Compared to saving up your money and earning meager interests through bank deposits, investing your money is always the more attractive option in meeting long term financial goals. The act of investing is in putting aside capital in an enterprise with the expectation of profit.

Investments can broadly be categorized into 3 main areas, financial investments (stocks, bonds, treasury bills and debentures), tangible investments (gold, gems, art objects and antiques) and real estate investments (property redevelopment, buying land and residential units).

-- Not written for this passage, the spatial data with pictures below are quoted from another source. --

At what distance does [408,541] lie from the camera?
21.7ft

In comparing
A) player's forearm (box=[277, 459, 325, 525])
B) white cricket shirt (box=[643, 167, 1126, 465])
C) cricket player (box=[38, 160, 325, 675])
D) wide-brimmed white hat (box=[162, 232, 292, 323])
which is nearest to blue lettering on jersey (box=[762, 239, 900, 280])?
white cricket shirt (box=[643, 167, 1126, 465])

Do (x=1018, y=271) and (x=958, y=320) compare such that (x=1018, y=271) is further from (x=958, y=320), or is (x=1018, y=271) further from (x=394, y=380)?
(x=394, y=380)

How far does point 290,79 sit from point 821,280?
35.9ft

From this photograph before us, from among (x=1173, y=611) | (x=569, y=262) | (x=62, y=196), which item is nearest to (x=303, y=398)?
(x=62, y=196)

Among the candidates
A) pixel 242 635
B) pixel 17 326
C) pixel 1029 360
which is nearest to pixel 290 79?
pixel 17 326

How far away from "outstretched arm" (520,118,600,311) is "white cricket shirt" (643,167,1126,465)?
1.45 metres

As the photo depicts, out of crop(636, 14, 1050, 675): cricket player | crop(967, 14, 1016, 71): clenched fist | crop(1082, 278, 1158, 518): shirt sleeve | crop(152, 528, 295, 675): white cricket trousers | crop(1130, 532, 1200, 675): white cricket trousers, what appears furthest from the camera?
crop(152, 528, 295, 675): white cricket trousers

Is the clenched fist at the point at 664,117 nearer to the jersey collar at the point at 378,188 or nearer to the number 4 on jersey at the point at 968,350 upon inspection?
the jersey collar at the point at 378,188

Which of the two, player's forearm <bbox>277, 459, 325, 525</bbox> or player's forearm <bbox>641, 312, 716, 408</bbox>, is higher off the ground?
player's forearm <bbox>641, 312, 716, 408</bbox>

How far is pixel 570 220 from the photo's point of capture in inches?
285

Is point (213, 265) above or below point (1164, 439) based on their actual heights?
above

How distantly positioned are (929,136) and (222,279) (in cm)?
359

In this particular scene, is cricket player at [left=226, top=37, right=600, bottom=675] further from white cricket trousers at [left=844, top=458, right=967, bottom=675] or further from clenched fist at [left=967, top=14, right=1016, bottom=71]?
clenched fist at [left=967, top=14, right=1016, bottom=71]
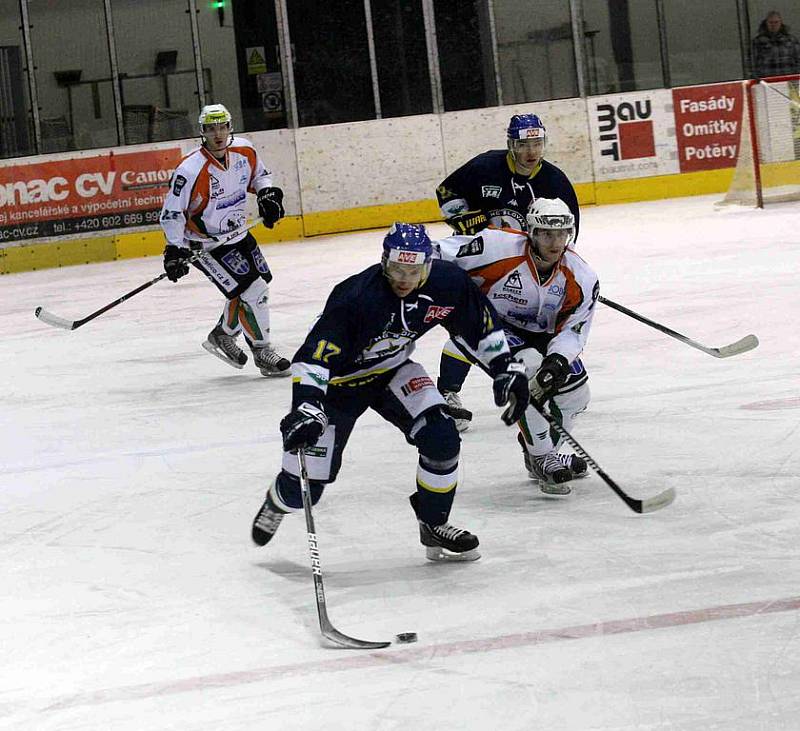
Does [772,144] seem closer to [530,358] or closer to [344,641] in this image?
[530,358]

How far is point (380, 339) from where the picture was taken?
3.65 metres

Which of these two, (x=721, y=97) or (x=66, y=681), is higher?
(x=721, y=97)

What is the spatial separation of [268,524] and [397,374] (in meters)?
0.55

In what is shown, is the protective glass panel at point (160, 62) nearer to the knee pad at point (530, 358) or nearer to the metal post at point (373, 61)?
the metal post at point (373, 61)

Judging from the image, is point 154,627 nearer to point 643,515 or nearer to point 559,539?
point 559,539

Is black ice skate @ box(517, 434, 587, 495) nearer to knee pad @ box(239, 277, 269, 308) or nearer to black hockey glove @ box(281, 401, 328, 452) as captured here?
black hockey glove @ box(281, 401, 328, 452)

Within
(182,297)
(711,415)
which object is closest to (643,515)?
(711,415)

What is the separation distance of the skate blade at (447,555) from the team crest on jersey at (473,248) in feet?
3.83

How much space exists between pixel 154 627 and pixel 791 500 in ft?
6.03

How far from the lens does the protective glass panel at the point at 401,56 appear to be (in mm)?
15062

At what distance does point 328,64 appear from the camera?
49.2 ft

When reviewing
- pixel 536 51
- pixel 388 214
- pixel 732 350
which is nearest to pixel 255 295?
pixel 732 350

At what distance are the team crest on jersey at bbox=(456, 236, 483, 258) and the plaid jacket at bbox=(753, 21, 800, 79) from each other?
1192 cm

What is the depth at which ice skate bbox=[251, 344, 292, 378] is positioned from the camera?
6832 millimetres
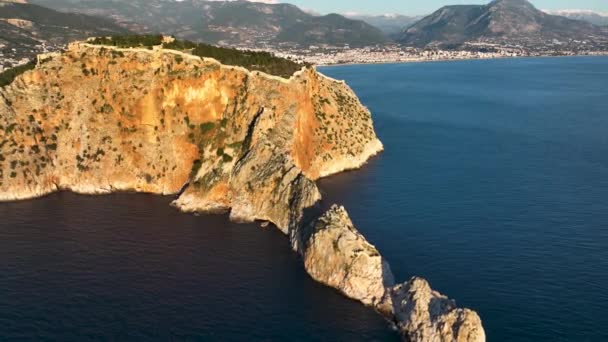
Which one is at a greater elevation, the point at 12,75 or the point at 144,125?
the point at 12,75

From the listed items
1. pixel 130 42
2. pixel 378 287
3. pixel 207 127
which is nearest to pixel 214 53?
pixel 130 42

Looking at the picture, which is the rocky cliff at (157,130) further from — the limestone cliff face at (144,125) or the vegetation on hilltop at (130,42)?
the vegetation on hilltop at (130,42)

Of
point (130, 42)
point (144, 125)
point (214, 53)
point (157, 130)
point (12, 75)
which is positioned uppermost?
point (130, 42)

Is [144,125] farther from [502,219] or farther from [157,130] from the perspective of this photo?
[502,219]

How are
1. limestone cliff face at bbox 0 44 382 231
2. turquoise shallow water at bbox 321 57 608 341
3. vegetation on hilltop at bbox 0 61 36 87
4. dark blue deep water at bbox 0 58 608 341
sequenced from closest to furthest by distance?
dark blue deep water at bbox 0 58 608 341
turquoise shallow water at bbox 321 57 608 341
limestone cliff face at bbox 0 44 382 231
vegetation on hilltop at bbox 0 61 36 87

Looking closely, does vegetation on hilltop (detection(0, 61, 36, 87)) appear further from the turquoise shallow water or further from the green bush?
the turquoise shallow water

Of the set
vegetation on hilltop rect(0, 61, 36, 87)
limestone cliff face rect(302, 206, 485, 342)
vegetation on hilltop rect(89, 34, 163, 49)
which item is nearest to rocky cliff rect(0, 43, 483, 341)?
vegetation on hilltop rect(89, 34, 163, 49)
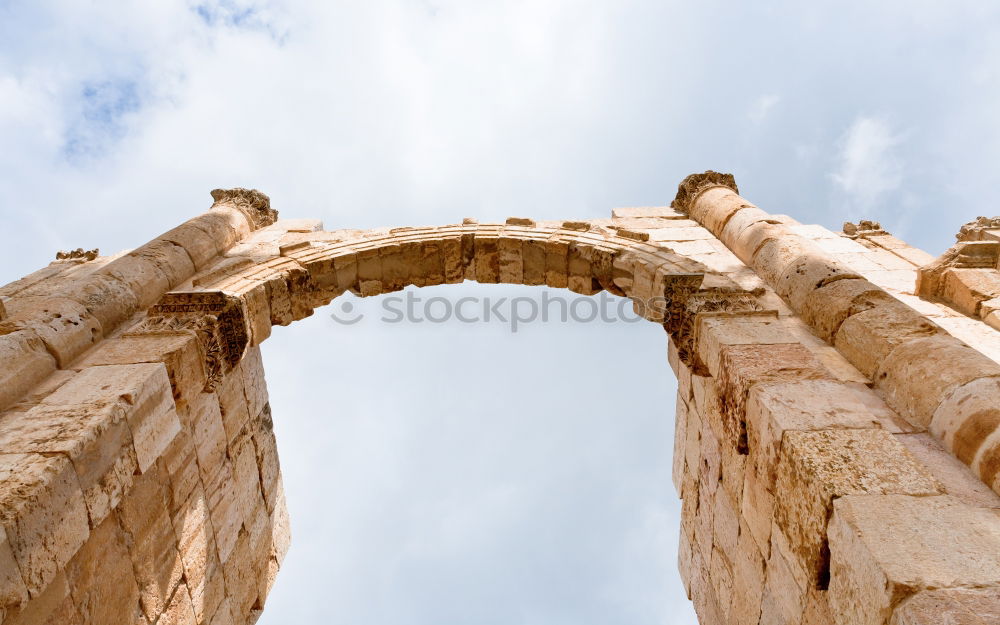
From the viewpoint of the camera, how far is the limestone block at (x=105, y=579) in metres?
3.36

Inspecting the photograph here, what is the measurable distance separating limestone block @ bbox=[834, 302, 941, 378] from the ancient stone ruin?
0.6 inches

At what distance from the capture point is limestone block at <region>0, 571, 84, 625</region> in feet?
9.50

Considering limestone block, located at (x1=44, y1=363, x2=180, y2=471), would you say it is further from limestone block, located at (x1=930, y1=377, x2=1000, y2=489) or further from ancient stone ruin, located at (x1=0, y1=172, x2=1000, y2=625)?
limestone block, located at (x1=930, y1=377, x2=1000, y2=489)

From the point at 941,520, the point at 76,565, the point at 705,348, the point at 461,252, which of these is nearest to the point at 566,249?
the point at 461,252

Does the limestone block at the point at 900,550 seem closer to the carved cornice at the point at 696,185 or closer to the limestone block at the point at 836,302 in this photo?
the limestone block at the point at 836,302

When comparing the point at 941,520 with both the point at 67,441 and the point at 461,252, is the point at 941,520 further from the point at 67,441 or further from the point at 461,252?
the point at 461,252

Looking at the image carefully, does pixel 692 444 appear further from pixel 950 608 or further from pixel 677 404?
pixel 950 608

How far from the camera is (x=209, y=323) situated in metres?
4.81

Here are four compelling reasons why real estate investments remain a very attractive option in achieving financial goals and retirement:

(1) Financial Leverage

- Properties can be acquired with a small investment, sometimes just a fraction of the actual property value. As such, investors can include real estate investment in their investment portfolio without too much commitment of capital.

(2) Regular Income Source

- If the investment does well and the monthly rental income more than pays off the mortgage repayment and operating expenses, the property becomes a positive cash flow asset.

(3) Increased In Value

- Few investments can benefit as much as real estate when expert management of the property is provided. In getting a poorly maintained property at a bargain, smart investors will get a quick return on investment by simply sprucing up the place.

(4) Inflation Hedge

- Studies have shown that general property value increase at a faster pace than inflation. Therefore, real estate investment gives investors certain protection against loss of purchasing power in the face of continual rising prices of goods and services.

Many have invested in real estate and earned attractive returns for their investments. You can be one of them.